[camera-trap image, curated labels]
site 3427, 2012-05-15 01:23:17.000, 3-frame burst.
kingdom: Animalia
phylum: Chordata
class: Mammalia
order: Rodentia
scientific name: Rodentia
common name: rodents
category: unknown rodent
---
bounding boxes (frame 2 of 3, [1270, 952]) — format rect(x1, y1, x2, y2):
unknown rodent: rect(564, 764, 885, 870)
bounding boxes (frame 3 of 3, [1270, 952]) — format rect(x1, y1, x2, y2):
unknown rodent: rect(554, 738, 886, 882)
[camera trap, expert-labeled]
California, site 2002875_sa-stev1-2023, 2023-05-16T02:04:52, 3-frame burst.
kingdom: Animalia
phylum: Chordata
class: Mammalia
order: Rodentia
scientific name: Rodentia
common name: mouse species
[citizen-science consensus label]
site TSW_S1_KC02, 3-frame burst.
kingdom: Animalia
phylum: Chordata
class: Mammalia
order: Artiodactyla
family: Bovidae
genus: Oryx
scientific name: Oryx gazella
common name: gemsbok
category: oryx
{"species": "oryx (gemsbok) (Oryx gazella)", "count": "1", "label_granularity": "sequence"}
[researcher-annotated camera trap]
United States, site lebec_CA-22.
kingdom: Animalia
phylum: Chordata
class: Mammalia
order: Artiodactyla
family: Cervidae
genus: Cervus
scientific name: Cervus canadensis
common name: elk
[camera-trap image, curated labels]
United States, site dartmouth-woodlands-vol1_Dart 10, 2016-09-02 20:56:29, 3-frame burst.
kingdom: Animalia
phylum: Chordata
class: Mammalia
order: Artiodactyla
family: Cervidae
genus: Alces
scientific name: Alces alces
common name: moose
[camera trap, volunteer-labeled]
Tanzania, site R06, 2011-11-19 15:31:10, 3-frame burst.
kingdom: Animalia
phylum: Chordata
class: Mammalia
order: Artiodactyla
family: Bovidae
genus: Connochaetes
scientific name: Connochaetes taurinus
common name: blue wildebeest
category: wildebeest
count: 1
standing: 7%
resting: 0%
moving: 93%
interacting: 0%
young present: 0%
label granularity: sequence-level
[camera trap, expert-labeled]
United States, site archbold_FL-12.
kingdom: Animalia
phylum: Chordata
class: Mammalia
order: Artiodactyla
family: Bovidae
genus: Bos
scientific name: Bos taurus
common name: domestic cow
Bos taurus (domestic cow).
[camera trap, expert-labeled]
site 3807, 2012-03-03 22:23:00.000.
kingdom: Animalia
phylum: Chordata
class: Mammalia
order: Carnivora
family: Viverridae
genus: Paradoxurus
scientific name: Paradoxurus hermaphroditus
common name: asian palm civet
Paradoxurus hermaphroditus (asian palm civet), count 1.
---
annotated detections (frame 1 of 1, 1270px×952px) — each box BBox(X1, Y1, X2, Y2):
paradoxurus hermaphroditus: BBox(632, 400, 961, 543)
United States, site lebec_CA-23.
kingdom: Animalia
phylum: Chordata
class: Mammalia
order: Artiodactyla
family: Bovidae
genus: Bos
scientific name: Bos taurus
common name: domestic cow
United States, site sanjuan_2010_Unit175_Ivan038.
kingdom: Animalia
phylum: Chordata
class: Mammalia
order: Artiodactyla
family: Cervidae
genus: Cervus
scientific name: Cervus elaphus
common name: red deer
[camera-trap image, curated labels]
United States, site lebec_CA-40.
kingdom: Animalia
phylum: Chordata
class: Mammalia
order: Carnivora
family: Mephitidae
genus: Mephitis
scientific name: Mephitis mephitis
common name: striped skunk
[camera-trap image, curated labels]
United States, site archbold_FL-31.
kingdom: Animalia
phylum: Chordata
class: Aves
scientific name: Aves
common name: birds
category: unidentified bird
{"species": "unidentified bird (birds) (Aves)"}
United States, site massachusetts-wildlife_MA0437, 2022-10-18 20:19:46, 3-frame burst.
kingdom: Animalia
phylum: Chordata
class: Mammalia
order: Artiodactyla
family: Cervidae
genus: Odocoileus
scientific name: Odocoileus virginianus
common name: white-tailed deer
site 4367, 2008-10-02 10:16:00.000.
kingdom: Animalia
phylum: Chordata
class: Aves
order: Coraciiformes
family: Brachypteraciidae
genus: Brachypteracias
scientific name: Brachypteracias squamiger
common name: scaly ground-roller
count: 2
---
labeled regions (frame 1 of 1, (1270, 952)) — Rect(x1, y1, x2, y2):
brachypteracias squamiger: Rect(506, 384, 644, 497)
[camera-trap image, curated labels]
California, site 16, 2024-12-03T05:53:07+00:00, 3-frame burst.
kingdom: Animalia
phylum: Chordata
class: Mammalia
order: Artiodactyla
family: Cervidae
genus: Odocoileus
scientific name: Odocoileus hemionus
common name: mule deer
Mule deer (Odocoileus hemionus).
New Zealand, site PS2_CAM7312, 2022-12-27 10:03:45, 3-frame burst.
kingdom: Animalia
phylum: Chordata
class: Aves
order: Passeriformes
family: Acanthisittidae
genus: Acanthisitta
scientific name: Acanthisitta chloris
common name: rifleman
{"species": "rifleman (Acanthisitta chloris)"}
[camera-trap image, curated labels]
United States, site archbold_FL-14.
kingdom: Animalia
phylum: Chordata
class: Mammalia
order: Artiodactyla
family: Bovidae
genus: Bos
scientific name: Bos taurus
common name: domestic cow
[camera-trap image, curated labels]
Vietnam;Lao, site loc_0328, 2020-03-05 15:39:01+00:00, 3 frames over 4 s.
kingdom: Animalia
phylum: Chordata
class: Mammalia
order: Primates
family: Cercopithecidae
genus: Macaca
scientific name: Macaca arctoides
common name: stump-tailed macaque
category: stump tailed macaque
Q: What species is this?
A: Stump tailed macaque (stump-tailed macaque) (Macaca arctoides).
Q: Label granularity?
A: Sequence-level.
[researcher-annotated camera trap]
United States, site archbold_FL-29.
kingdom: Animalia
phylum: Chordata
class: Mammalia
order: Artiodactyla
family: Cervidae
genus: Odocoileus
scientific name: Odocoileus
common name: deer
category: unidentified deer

# # # # # # #

Exercise description
The full set of records is to be written out once more, word for word.

Answer to this task
[camera-trap image, curated labels]
site 3427, 2012-05-15 01:23:17.000, 3-frame burst.
kingdom: Animalia
phylum: Chordata
class: Mammalia
order: Rodentia
scientific name: Rodentia
common name: rodents
category: unknown rodent
---
bounding boxes (frame 2 of 3, [1270, 952]) — format rect(x1, y1, x2, y2):
unknown rodent: rect(564, 764, 885, 870)
bounding boxes (frame 3 of 3, [1270, 952]) — format rect(x1, y1, x2, y2):
unknown rodent: rect(554, 738, 886, 882)
[camera trap, expert-labeled]
California, site 2002875_sa-stev1-2023, 2023-05-16T02:04:52, 3-frame burst.
kingdom: Animalia
phylum: Chordata
class: Mammalia
order: Rodentia
scientific name: Rodentia
common name: mouse species
[citizen-science consensus label]
site TSW_S1_KC02, 3-frame burst.
kingdom: Animalia
phylum: Chordata
class: Mammalia
order: Artiodactyla
family: Bovidae
genus: Oryx
scientific name: Oryx gazella
common name: gemsbok
category: oryx
{"species": "oryx (gemsbok) (Oryx gazella)", "count": "1", "label_granularity": "sequence"}
[researcher-annotated camera trap]
United States, site lebec_CA-22.
kingdom: Animalia
phylum: Chordata
class: Mammalia
order: Artiodactyla
family: Cervidae
genus: Cervus
scientific name: Cervus canadensis
common name: elk
[camera-trap image, curated labels]
United States, site dartmouth-woodlands-vol1_Dart 10, 2016-09-02 20:56:29, 3-frame burst.
kingdom: Animalia
phylum: Chordata
class: Mammalia
order: Artiodactyla
family: Cervidae
genus: Alces
scientific name: Alces alces
common name: moose
[camera trap, volunteer-labeled]
Tanzania, site R06, 2011-11-19 15:31:10, 3-frame burst.
kingdom: Animalia
phylum: Chordata
class: Mammalia
order: Artiodactyla
family: Bovidae
genus: Connochaetes
scientific name: Connochaetes taurinus
common name: blue wildebeest
category: wildebeest
count: 1
standing: 7%
resting: 0%
moving: 93%
interacting: 0%
young present: 0%
label granularity: sequence-level
[camera trap, expert-labeled]
United States, site archbold_FL-12.
kingdom: Animalia
phylum: Chordata
class: Mammalia
order: Artiodactyla
family: Bovidae
genus: Bos
scientific name: Bos taurus
common name: domestic cow
Bos taurus (domestic cow).
[camera trap, expert-labeled]
site 3807, 2012-03-03 22:23:00.000.
kingdom: Animalia
phylum: Chordata
class: Mammalia
order: Carnivora
family: Viverridae
genus: Paradoxurus
scientific name: Paradoxurus hermaphroditus
common name: asian palm civet
Paradoxurus hermaphroditus (asian palm civet), count 1.
---
annotated detections (frame 1 of 1, 1270px×952px) — each box BBox(X1, Y1, X2, Y2):
paradoxurus hermaphroditus: BBox(632, 400, 961, 543)
United States, site lebec_CA-23.
kingdom: Animalia
phylum: Chordata
class: Mammalia
order: Artiodactyla
family: Bovidae
genus: Bos
scientific name: Bos taurus
common name: domestic cow
United States, site sanjuan_2010_Unit175_Ivan038.
kingdom: Animalia
phylum: Chordata
class: Mammalia
order: Artiodactyla
family: Cervidae
genus: Cervus
scientific name: Cervus elaphus
common name: red deer
[camera-trap image, curated labels]
United States, site lebec_CA-40.
kingdom: Animalia
phylum: Chordata
class: Mammalia
order: Carnivora
family: Mephitidae
genus: Mephitis
scientific name: Mephitis mephitis
common name: striped skunk
[camera-trap image, curated labels]
United States, site archbold_FL-31.
kingdom: Animalia
phylum: Chordata
class: Aves
scientific name: Aves
common name: birds
category: unidentified bird
{"species": "unidentified bird (birds) (Aves)"}
United States, site massachusetts-wildlife_MA0437, 2022-10-18 20:19:46, 3-frame burst.
kingdom: Animalia
phylum: Chordata
class: Mammalia
order: Artiodactyla
family: Cervidae
genus: Odocoileus
scientific name: Odocoileus virginianus
common name: white-tailed deer
site 4367, 2008-10-02 10:16:00.000.
kingdom: Animalia
phylum: Chordata
class: Aves
order: Coraciiformes
family: Brachypteraciidae
genus: Brachypteracias
scientific name: Brachypteracias squamiger
common name: scaly ground-roller
count: 2
---
labeled regions (frame 1 of 1, (1270, 952)) — Rect(x1, y1, x2, y2):
brachypteracias squamiger: Rect(506, 384, 644, 497)
[camera-trap image, curated labels]
California, site 16, 2024-12-03T05:53:07+00:00, 3-frame burst.
kingdom: Animalia
phylum: Chordata
class: Mammalia
order: Artiodactyla
family: Cervidae
genus: Odocoileus
scientific name: Odocoileus hemionus
common name: mule deer
Mule deer (Odocoileus hemionus).
New Zealand, site PS2_CAM7312, 2022-12-27 10:03:45, 3-frame burst.
kingdom: Animalia
phylum: Chordata
class: Aves
order: Passeriformes
family: Acanthisittidae
genus: Acanthisitta
scientific name: Acanthisitta chloris
common name: rifleman
{"species": "rifleman (Acanthisitta chloris)"}
[camera-trap image, curated labels]
United States, site archbold_FL-14.
kingdom: Animalia
phylum: Chordata
class: Mammalia
order: Artiodactyla
family: Bovidae
genus: Bos
scientific name: Bos taurus
common name: domestic cow
[camera-trap image, curated labels]
Vietnam;Lao, site loc_0328, 2020-03-05 15:39:01+00:00, 3 frames over 4 s.
kingdom: Animalia
phylum: Chordata
class: Mammalia
order: Primates
family: Cercopithecidae
genus: Macaca
scientific name: Macaca arctoides
common name: stump-tailed macaque
category: stump tailed macaque
Q: What species is this?
A: Stump tailed macaque (stump-tailed macaque) (Macaca arctoides).
Q: Label granularity?
A: Sequence-level.
[researcher-annotated camera trap]
United States, site archbold_FL-29.
kingdom: Animalia
phylum: Chordata
class: Mammalia
order: Artiodactyla
family: Cervidae
genus: Odocoileus
scientific name: Odocoileus
common name: deer
category: unidentified deer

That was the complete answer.